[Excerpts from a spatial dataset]
::::::::

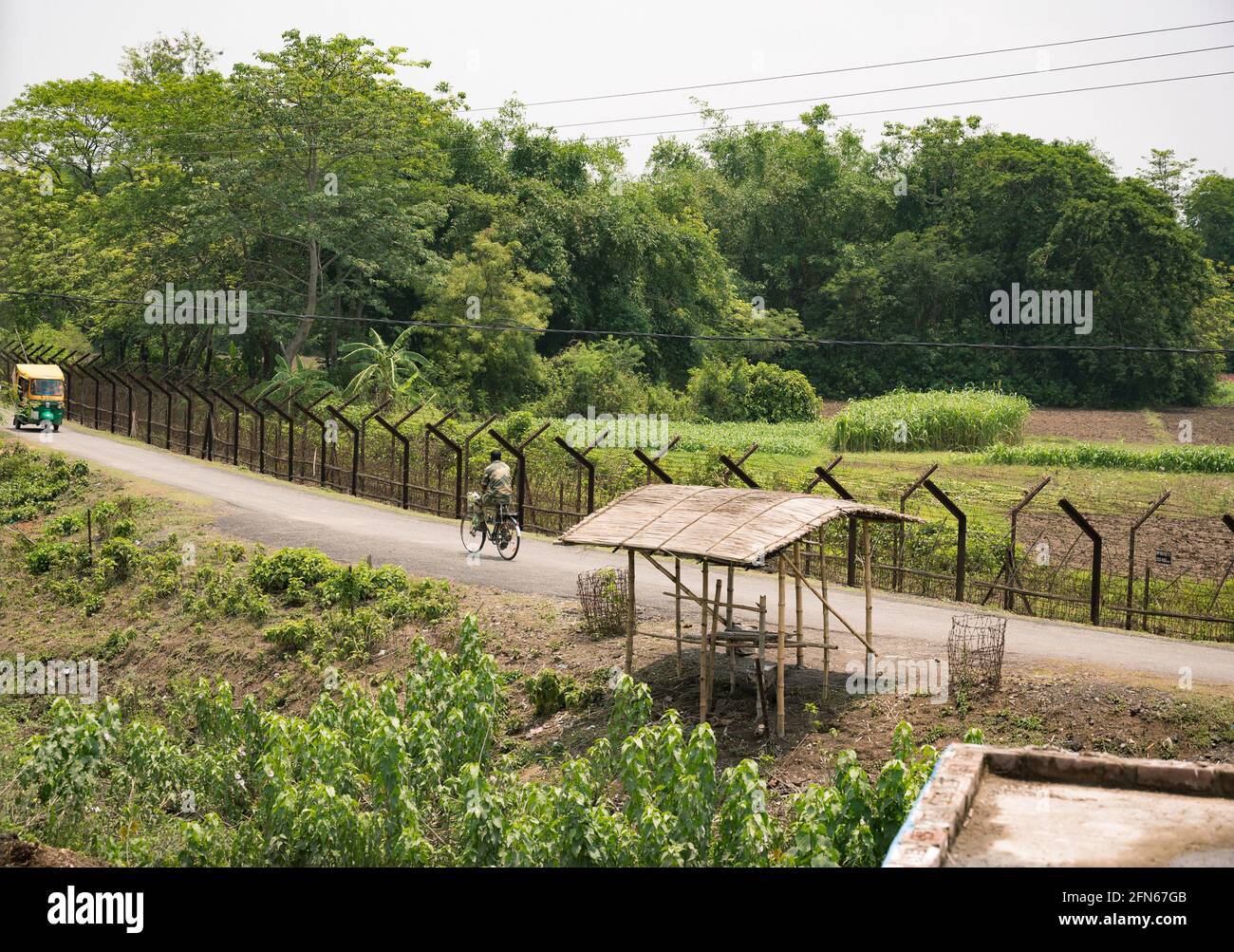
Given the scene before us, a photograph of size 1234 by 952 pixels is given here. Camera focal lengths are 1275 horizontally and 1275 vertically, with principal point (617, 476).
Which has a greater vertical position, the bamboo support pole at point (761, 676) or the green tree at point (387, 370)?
the green tree at point (387, 370)

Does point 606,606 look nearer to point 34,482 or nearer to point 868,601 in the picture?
point 868,601

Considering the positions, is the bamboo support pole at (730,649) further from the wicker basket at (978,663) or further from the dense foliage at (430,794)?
the wicker basket at (978,663)

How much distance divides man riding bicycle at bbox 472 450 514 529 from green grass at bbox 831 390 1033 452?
20.2 metres

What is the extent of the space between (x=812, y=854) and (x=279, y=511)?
17.8 metres

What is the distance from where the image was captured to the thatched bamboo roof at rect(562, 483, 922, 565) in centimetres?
1180

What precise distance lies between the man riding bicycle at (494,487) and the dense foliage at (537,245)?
45.8ft

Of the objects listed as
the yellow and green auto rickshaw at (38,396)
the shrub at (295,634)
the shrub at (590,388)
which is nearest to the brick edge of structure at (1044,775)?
the shrub at (295,634)

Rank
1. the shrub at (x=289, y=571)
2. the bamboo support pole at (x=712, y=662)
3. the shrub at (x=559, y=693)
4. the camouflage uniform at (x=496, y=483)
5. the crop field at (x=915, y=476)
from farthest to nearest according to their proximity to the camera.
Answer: the camouflage uniform at (x=496, y=483) → the shrub at (x=289, y=571) → the crop field at (x=915, y=476) → the shrub at (x=559, y=693) → the bamboo support pole at (x=712, y=662)

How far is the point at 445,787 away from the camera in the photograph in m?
10.3

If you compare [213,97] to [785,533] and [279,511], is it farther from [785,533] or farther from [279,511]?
[785,533]

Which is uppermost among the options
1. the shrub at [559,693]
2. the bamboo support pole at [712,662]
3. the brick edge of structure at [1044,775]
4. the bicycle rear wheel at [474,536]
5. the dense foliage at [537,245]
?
the dense foliage at [537,245]

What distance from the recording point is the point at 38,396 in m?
35.4

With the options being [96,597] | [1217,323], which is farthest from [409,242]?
[1217,323]

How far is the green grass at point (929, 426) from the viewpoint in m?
38.1
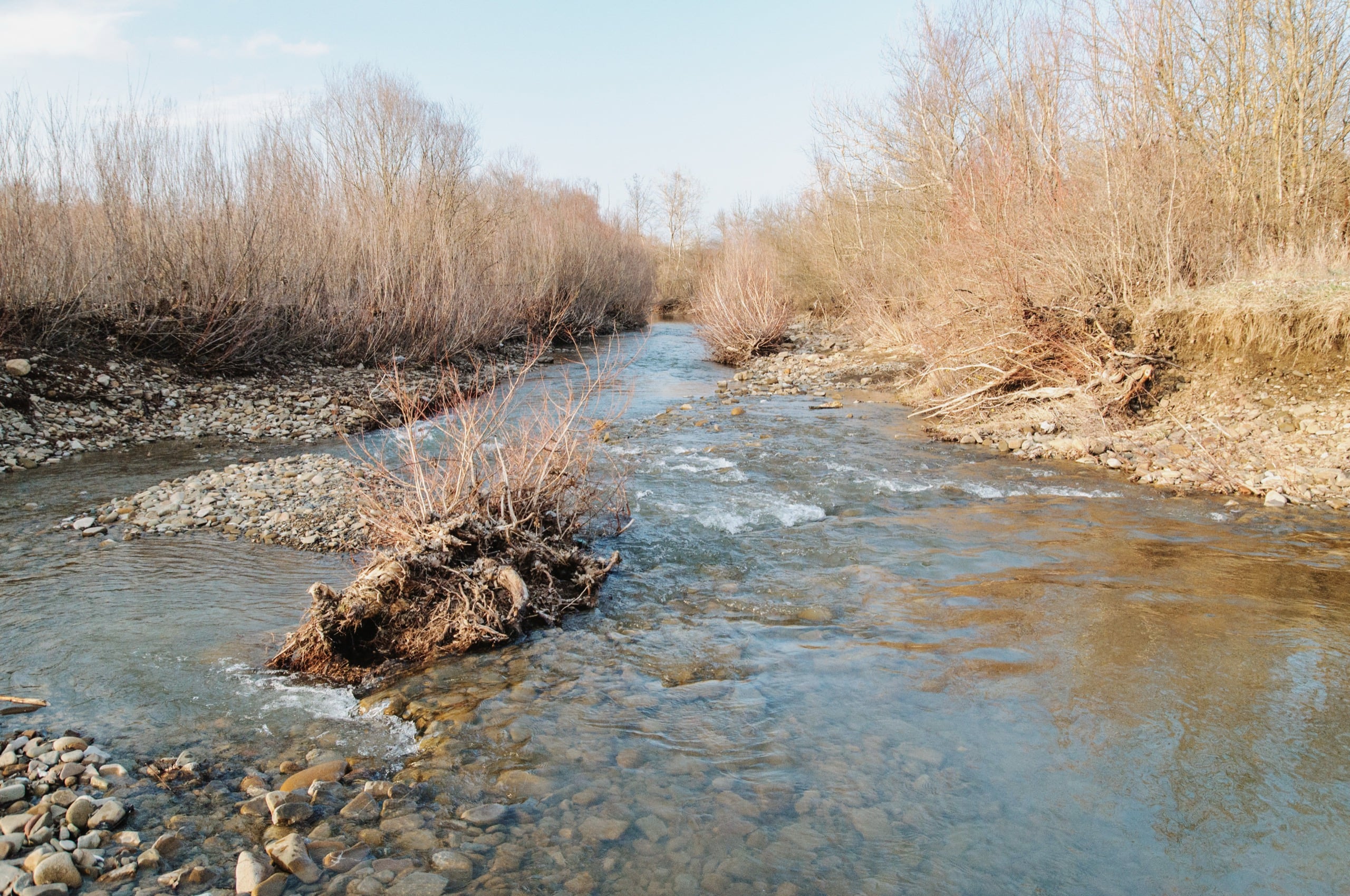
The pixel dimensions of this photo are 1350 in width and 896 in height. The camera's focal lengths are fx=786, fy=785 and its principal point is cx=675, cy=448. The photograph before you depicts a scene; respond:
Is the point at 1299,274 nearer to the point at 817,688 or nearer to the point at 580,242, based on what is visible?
the point at 817,688

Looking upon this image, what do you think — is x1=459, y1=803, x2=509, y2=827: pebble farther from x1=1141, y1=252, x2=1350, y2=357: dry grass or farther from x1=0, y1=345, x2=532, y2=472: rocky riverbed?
x1=1141, y1=252, x2=1350, y2=357: dry grass

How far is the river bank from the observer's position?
28.4 feet

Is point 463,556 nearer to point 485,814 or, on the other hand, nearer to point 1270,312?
point 485,814

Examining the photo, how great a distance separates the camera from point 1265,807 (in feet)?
12.3

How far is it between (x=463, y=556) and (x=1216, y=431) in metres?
9.20

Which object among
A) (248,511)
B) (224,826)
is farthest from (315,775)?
(248,511)

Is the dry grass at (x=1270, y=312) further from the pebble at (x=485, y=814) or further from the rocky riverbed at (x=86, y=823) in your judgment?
the rocky riverbed at (x=86, y=823)

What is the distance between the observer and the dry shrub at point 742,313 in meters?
23.1

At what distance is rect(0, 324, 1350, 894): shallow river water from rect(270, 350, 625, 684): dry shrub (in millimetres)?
270

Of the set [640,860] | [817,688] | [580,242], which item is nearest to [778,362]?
[580,242]

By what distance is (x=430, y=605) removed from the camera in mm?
5418

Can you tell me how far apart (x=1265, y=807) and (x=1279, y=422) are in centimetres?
750

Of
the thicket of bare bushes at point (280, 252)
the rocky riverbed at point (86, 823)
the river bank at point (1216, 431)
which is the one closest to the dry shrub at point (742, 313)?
the thicket of bare bushes at point (280, 252)

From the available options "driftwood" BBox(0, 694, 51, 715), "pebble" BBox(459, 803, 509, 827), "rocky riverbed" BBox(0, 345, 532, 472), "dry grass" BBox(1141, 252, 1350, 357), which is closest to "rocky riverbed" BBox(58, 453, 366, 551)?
"rocky riverbed" BBox(0, 345, 532, 472)
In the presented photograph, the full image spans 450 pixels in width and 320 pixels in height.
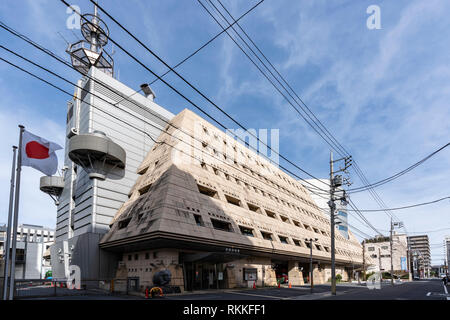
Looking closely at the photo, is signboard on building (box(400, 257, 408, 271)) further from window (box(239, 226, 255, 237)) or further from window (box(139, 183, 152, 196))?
window (box(139, 183, 152, 196))

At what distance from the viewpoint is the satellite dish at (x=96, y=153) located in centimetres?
3434

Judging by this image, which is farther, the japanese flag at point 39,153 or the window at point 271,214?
the window at point 271,214

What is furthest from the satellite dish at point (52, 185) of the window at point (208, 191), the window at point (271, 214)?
the window at point (271, 214)

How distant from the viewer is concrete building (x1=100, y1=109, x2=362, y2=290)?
2770cm

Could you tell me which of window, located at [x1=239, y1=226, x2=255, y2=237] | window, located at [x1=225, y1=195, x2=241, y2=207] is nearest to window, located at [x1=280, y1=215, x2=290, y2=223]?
window, located at [x1=225, y1=195, x2=241, y2=207]

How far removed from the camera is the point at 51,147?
16.0 metres

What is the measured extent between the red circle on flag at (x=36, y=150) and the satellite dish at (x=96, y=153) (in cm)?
1914

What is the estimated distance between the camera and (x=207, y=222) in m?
30.2

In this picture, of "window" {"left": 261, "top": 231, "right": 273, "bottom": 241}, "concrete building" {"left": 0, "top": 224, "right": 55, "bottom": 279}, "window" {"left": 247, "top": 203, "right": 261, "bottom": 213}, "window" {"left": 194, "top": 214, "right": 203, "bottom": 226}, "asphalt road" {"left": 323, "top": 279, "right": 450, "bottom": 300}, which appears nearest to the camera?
"asphalt road" {"left": 323, "top": 279, "right": 450, "bottom": 300}

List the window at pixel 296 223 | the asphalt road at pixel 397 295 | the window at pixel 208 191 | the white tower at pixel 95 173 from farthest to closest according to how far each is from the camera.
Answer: the window at pixel 296 223, the window at pixel 208 191, the white tower at pixel 95 173, the asphalt road at pixel 397 295

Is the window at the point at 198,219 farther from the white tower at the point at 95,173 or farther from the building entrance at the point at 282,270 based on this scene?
the building entrance at the point at 282,270

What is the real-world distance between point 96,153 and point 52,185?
1716 cm

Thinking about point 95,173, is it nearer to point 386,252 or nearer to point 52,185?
point 52,185

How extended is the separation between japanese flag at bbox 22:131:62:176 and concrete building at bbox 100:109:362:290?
771 centimetres
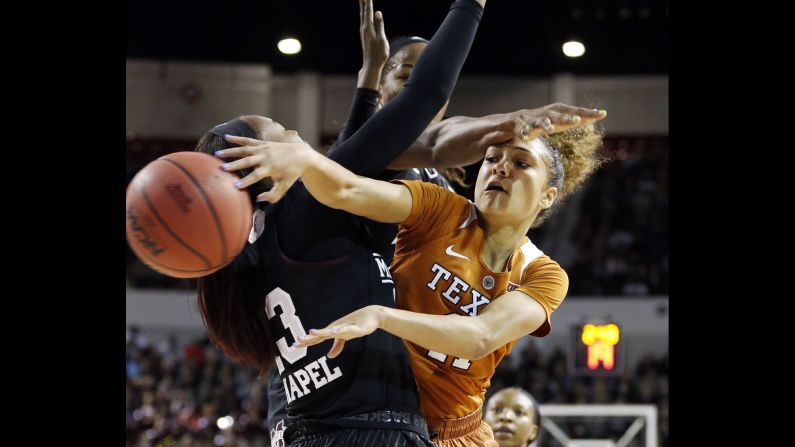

::::::::

> AIM:
Copy the listing from its beginning through the line containing "17.8 metres", swapping every "bamboo support pole" for "wooden post" and leaving everything else as it is. Omit the pictures.

> FINAL ANSWER:
Given the scene before us, a photograph of size 1234 by 952 pixels is given here. Camera focal lengths are 1275 horizontally and 1275 vertically, with principal point (617, 476).
Which has a greater vertical position, the wooden post at point (761, 676) or the green tree at point (387, 370)?
the green tree at point (387, 370)

Does point 606,606 look nearer to point 34,482 or nearer to point 868,601 in the picture?
point 868,601

Considering the positions, is the wooden post at (730,649) further from the wicker basket at (978,663) or further from the dense foliage at (430,794)?
the wicker basket at (978,663)

How much distance divides man riding bicycle at bbox 472 450 514 529 from green grass at bbox 831 390 1033 452?
20.2 metres

What is the extent of the space between (x=812, y=854) and (x=279, y=511)?
17.8 metres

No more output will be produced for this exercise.